Dataset entries
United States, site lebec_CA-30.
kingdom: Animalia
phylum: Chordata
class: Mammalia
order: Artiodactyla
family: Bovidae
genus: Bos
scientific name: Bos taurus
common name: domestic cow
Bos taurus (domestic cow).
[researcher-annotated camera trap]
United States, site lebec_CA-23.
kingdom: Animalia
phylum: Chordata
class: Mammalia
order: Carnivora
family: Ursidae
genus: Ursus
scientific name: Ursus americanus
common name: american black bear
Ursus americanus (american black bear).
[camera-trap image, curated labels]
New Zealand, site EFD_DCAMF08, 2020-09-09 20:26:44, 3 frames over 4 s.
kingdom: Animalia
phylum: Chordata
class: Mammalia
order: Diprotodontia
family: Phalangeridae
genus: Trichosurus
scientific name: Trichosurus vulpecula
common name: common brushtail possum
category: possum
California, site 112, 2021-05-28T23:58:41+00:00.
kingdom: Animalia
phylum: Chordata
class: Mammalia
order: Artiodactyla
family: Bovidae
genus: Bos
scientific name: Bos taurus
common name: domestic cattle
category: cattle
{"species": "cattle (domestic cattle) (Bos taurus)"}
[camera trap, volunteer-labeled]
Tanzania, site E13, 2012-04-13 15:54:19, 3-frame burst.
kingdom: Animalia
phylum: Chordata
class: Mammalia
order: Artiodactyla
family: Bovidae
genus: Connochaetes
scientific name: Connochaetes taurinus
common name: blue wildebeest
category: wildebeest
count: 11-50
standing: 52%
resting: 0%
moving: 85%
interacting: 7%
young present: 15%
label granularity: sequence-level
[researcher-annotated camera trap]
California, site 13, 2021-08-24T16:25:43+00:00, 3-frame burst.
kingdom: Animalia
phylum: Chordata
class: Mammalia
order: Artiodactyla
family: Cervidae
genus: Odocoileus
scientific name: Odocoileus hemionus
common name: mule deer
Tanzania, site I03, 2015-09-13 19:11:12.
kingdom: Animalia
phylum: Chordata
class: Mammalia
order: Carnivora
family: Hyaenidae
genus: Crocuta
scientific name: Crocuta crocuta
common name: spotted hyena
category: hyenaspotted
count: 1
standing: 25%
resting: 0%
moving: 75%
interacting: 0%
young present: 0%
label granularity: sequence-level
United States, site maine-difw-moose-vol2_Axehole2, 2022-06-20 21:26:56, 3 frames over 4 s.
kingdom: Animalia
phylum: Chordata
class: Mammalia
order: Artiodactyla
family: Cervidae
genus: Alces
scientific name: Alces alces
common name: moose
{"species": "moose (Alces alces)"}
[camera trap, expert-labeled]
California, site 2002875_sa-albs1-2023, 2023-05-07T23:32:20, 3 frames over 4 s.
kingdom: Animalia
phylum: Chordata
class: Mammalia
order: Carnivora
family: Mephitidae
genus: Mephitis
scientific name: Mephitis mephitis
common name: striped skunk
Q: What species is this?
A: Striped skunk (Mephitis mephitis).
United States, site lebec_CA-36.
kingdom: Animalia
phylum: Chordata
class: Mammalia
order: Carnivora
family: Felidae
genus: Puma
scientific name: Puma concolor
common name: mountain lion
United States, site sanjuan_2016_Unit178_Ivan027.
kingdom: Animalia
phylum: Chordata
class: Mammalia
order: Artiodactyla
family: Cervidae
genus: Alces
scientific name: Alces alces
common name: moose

Directions for this task
Send back an exact copy of only the lines from the line with "young present: 0%" up to and including the line with "[camera trap, expert-labeled]" in the data above.

Answer section
young present: 0%
label granularity: sequence-level
United States, site maine-difw-moose-vol2_Axehole2, 2022-06-20 21:26:56, 3 frames over 4 s.
kingdom: Animalia
phylum: Chordata
class: Mammalia
order: Artiodactyla
family: Cervidae
genus: Alces
scientific name: Alces alces
common name: moose
{"species": "moose (Alces alces)"}
[camera trap, expert-labeled]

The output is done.